* START EXERCISE MATERIAL *

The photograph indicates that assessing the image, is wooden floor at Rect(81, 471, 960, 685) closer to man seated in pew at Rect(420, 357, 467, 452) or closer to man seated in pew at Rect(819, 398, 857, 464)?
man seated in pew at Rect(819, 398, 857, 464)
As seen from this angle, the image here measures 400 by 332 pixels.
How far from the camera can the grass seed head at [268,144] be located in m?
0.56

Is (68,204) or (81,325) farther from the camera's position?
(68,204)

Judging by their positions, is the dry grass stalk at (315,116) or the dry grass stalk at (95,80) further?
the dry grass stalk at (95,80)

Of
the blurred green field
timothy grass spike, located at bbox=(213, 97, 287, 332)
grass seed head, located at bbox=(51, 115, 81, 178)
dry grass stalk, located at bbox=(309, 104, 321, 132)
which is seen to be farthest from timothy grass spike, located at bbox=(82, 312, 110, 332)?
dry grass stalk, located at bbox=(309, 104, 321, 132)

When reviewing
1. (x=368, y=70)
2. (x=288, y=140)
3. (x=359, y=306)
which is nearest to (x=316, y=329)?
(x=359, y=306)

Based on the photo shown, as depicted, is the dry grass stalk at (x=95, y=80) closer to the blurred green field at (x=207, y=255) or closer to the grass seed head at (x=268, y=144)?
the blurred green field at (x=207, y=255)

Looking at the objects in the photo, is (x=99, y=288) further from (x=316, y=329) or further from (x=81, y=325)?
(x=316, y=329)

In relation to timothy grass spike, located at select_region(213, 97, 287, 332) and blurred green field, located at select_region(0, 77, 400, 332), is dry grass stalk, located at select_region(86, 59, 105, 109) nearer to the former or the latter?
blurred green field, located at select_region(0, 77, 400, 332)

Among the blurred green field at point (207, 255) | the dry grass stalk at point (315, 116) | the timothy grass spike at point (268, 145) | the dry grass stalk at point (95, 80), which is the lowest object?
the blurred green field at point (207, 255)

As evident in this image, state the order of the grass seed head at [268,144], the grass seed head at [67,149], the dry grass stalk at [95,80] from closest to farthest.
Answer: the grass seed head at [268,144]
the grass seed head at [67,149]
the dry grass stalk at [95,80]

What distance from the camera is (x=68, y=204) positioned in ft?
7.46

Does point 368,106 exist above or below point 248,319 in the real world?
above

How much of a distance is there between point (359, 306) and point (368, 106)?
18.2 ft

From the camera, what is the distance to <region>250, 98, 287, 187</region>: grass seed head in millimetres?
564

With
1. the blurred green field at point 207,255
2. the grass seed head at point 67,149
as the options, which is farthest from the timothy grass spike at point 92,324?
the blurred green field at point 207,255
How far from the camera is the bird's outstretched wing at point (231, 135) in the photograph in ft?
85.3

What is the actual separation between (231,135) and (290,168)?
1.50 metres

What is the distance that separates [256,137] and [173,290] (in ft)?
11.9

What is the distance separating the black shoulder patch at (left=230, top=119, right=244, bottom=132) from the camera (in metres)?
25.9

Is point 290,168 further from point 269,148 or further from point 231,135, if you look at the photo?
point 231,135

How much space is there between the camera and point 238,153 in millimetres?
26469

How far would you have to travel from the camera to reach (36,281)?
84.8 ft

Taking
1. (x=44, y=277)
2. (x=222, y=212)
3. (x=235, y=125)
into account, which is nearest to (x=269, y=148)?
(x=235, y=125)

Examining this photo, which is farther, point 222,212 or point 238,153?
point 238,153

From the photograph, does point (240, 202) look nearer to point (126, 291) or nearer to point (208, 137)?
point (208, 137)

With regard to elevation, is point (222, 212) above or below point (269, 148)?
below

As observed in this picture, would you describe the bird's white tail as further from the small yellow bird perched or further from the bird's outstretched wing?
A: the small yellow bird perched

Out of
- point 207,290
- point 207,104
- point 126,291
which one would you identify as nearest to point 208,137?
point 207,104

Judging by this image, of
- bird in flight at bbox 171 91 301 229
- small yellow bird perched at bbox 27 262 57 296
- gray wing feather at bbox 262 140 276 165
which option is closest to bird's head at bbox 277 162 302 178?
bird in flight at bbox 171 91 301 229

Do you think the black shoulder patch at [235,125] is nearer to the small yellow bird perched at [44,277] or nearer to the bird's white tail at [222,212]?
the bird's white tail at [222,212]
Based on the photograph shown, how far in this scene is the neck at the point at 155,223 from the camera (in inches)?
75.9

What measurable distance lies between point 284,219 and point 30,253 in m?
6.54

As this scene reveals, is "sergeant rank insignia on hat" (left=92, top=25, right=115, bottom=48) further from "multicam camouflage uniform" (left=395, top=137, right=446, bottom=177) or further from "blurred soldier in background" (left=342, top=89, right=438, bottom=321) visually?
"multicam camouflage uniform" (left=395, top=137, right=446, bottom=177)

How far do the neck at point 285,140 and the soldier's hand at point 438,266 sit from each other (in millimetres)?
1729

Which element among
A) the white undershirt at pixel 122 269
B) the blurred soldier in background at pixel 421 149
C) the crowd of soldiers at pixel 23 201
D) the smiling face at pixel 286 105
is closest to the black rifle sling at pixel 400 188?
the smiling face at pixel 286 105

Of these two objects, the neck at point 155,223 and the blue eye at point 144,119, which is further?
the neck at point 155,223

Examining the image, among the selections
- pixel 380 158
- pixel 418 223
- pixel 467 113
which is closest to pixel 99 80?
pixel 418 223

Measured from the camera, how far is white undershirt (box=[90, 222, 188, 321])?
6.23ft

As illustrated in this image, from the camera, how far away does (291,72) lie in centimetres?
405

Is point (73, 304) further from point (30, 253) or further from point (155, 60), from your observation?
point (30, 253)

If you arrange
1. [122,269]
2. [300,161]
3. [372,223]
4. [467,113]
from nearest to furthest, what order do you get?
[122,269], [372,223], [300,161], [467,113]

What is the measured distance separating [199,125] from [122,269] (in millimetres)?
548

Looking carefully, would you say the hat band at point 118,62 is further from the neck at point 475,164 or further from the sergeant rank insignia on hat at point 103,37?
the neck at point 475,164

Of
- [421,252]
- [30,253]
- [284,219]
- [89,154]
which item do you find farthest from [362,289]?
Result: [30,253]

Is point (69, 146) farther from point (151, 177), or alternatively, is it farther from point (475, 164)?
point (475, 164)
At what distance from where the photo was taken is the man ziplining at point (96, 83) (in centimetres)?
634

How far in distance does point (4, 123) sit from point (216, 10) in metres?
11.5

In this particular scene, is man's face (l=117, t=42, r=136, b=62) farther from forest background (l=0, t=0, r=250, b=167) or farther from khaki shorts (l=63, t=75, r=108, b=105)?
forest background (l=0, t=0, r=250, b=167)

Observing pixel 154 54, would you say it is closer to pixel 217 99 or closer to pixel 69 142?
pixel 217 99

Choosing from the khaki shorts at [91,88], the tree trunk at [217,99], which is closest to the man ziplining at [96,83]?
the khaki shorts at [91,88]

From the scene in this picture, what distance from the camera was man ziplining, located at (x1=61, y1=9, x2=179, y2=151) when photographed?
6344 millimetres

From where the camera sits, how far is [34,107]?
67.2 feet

* END EXERCISE MATERIAL *

### PROBLEM DETAILS:
Reproduce all of the records above word for word.

### TASK RESPONSE:
The photograph indicates that assessing the image, is wooden floor at Rect(81, 471, 960, 685) closer to man seated in pew at Rect(420, 357, 467, 452) or closer to man seated in pew at Rect(819, 398, 857, 464)?
man seated in pew at Rect(819, 398, 857, 464)
As seen from this angle, the image here measures 400 by 332 pixels.
How far from the camera can the grass seed head at [268,144] be located in m?
0.56

Is (68,204) or (81,325) farther from the camera's position?
(68,204)

Judging by their positions, is the dry grass stalk at (315,116) or the dry grass stalk at (95,80) further?
the dry grass stalk at (95,80)

Of
the blurred green field
timothy grass spike, located at bbox=(213, 97, 287, 332)
grass seed head, located at bbox=(51, 115, 81, 178)
dry grass stalk, located at bbox=(309, 104, 321, 132)
which is seen to be farthest from timothy grass spike, located at bbox=(82, 312, 110, 332)?
dry grass stalk, located at bbox=(309, 104, 321, 132)

When reviewing
1. (x=368, y=70)
2. (x=288, y=140)
3. (x=359, y=306)
which is nearest to (x=316, y=329)?
(x=359, y=306)

Based on the photo shown, as depicted, is the dry grass stalk at (x=95, y=80) closer to the blurred green field at (x=207, y=255) or closer to the grass seed head at (x=268, y=144)?
the blurred green field at (x=207, y=255)

Looking at the objects in the photo, is (x=99, y=288) further from (x=316, y=329) or further from (x=81, y=325)?
(x=316, y=329)

In relation to timothy grass spike, located at select_region(213, 97, 287, 332) and blurred green field, located at select_region(0, 77, 400, 332), is dry grass stalk, located at select_region(86, 59, 105, 109) nearer to the former or the latter?
blurred green field, located at select_region(0, 77, 400, 332)

Among the blurred green field at point (207, 255) | the dry grass stalk at point (315, 116) | the timothy grass spike at point (268, 145) | the dry grass stalk at point (95, 80), which is the lowest object?
the blurred green field at point (207, 255)

As evident in this image, state the order of the grass seed head at [268,144], the grass seed head at [67,149], the dry grass stalk at [95,80] from closest to farthest.
Answer: the grass seed head at [268,144]
the grass seed head at [67,149]
the dry grass stalk at [95,80]

What distance from the camera is (x=68, y=204) positioned in ft?
7.46

Does point 368,106 exist above or below point 248,319 in the real world?
above

How much of a distance is there between point (359, 306) and point (368, 106)?
18.2 ft

From the camera, what is the distance to <region>250, 98, 287, 187</region>: grass seed head in millimetres?
564

With
1. the blurred green field at point 207,255
2. the grass seed head at point 67,149
as the options, which is farthest from the timothy grass spike at point 92,324?
the blurred green field at point 207,255
How far from the camera is the bird's outstretched wing at point (231, 135) in the photograph in ft?
85.3

What is the actual separation between (231,135) and (290,168)?
1.50 metres

What is the distance that separates [256,137] and [173,290] (in ft)?
11.9

What is the distance separating the black shoulder patch at (left=230, top=119, right=244, bottom=132) from the camera (in metres)?
25.9

Is point 290,168 further from point 269,148 or further from point 231,135, if you look at the photo?
point 231,135

How much space is there between the camera and point 238,153 in millimetres?
26469

How far would you have to travel from the camera to reach (36,281)?
84.8 ft

Taking
1. (x=44, y=277)
2. (x=222, y=212)
3. (x=235, y=125)
into account, which is nearest to (x=269, y=148)?
(x=235, y=125)

Examining this photo, which is farther, point 222,212 or point 238,153?
point 238,153

From the photograph, does point (240, 202) look nearer to point (126, 291) or nearer to point (208, 137)?
point (208, 137)

With regard to elevation, is point (222, 212) above or below point (269, 148)?
below

As observed in this picture, would you describe the bird's white tail as further from the small yellow bird perched or further from the bird's outstretched wing?
A: the small yellow bird perched

Out of
- point 207,290
- point 207,104
- point 126,291
which one would you identify as nearest to point 208,137?
point 207,104

Judging by this image, of
- bird in flight at bbox 171 91 301 229
- small yellow bird perched at bbox 27 262 57 296
- gray wing feather at bbox 262 140 276 165
which option is closest to bird's head at bbox 277 162 302 178?
bird in flight at bbox 171 91 301 229

Do you think the black shoulder patch at [235,125] is nearer to the small yellow bird perched at [44,277] or nearer to the bird's white tail at [222,212]?
the bird's white tail at [222,212]
Based on the photograph shown, how far in this scene is the neck at the point at 155,223 from the camera (in inches)?
75.9

What measurable distance lies between point 284,219 and point 30,253 in m?
6.54

As this scene reveals, is "sergeant rank insignia on hat" (left=92, top=25, right=115, bottom=48) further from "multicam camouflage uniform" (left=395, top=137, right=446, bottom=177) or further from "blurred soldier in background" (left=342, top=89, right=438, bottom=321) visually?
"multicam camouflage uniform" (left=395, top=137, right=446, bottom=177)

How far do the neck at point 285,140 and the soldier's hand at point 438,266 sit from each other (in millimetres)?
1729

Which element among
A) the white undershirt at pixel 122 269
B) the blurred soldier in background at pixel 421 149
C) the crowd of soldiers at pixel 23 201
D) the smiling face at pixel 286 105
is closest to the black rifle sling at pixel 400 188?
the smiling face at pixel 286 105

Of these two objects, the neck at point 155,223 and the blue eye at point 144,119, which is further?
the neck at point 155,223

Examining the image, among the selections
- pixel 380 158
- pixel 418 223
- pixel 467 113
which is closest to pixel 99 80?
pixel 418 223

Measured from the camera, how far is white undershirt (box=[90, 222, 188, 321])?
6.23ft

As illustrated in this image, from the camera, how far away does (291,72) lie in centimetres?
405

Is point (73, 304) further from point (30, 253) or further from point (155, 60), from your observation?
point (30, 253)

If you arrange
1. [122,269]
2. [300,161]
3. [372,223]
4. [467,113]
from nearest to furthest, what order do you get?
[122,269], [372,223], [300,161], [467,113]

What is the measured distance separating [199,125] from [122,269] (in millimetres)?
548

Looking carefully, would you say the hat band at point 118,62 is further from the neck at point 475,164 or further from the sergeant rank insignia on hat at point 103,37?
the neck at point 475,164

Of
- [421,252]
- [30,253]
- [284,219]
- [89,154]
which item do you find farthest from [362,289]?
Result: [30,253]

Is point (69, 146) farther from point (151, 177), or alternatively, is it farther from point (475, 164)?
point (475, 164)
At what distance from where the photo was taken is the man ziplining at point (96, 83) (in centimetres)?
634

How far in distance does point (4, 123) sit from point (216, 10) in metres?
11.5

In this particular scene, is man's face (l=117, t=42, r=136, b=62) farther from forest background (l=0, t=0, r=250, b=167) or farther from khaki shorts (l=63, t=75, r=108, b=105)?
forest background (l=0, t=0, r=250, b=167)

Observing pixel 154 54, would you say it is closer to pixel 217 99 or closer to pixel 69 142?
pixel 217 99

Choosing from the khaki shorts at [91,88], the tree trunk at [217,99], which is closest to the man ziplining at [96,83]?
the khaki shorts at [91,88]

From the scene in this picture, what distance from the camera was man ziplining, located at (x1=61, y1=9, x2=179, y2=151) when photographed?
6344 millimetres

From where the camera sits, how far is [34,107]?
67.2 feet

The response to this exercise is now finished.